**Exercise input**:
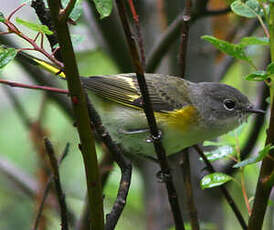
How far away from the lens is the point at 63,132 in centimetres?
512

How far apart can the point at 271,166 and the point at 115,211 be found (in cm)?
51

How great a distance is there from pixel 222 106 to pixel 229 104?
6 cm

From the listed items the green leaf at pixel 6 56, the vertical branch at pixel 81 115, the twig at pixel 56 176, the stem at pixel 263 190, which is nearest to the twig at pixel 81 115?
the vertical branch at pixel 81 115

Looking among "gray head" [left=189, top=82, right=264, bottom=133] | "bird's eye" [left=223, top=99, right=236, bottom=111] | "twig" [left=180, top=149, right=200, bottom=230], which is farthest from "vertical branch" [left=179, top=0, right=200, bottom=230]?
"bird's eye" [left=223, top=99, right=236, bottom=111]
--
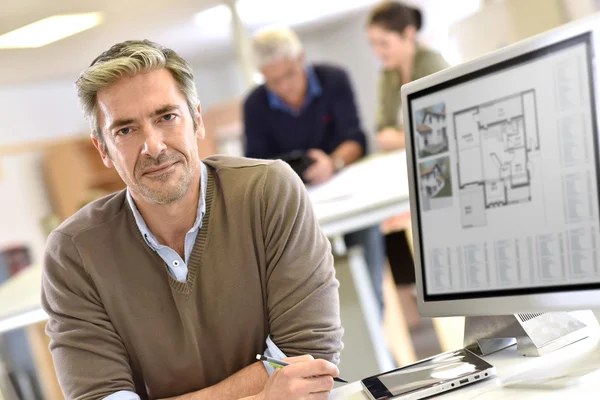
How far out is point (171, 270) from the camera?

**The exercise**: Pull out each line of the listing above that contains the string "pixel". Case matters.

**Exercise response**:
How great a distance is there from pixel 222 106 to pixel 229 104?
From the listed items the green leaf at pixel 6 56, the vertical branch at pixel 81 115, the twig at pixel 56 176, the stem at pixel 263 190, which is nearest to the twig at pixel 81 115?
the vertical branch at pixel 81 115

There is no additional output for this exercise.